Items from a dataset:
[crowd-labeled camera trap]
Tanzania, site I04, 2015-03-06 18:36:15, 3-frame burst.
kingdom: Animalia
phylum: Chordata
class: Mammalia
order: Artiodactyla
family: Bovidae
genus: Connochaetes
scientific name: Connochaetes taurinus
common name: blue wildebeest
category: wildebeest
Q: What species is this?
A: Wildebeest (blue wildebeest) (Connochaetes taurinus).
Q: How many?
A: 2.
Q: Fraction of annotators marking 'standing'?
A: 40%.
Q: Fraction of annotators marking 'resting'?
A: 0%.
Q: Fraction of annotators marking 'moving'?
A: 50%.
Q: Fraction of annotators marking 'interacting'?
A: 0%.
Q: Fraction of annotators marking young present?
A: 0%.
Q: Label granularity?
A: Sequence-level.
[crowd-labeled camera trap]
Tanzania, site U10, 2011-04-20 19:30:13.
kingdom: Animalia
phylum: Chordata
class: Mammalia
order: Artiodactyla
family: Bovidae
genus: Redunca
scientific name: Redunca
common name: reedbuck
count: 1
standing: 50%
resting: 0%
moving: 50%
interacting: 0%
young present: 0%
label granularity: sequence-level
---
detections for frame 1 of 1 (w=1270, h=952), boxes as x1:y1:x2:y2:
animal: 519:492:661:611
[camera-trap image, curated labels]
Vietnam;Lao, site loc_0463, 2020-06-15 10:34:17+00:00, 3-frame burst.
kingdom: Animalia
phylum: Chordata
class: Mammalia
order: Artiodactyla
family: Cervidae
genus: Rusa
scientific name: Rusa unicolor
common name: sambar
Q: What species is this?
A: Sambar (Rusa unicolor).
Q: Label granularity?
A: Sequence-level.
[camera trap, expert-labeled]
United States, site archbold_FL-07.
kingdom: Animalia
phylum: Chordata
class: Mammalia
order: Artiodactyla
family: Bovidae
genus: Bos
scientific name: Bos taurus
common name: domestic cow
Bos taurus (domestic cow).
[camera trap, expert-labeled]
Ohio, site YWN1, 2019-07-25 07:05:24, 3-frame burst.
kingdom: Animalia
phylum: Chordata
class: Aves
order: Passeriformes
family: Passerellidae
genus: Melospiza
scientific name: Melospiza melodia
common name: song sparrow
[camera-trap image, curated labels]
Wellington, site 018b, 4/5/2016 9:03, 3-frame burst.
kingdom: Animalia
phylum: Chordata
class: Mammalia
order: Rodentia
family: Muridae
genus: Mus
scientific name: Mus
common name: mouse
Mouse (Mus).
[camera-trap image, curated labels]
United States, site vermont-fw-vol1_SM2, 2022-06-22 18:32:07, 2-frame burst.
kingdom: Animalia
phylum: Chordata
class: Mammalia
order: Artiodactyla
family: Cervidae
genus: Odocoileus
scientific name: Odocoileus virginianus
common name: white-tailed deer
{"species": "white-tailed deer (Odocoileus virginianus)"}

→ Work to be completed:
Please report the number of lines in the data that include "annotators", with no other words.

→ Task result:
5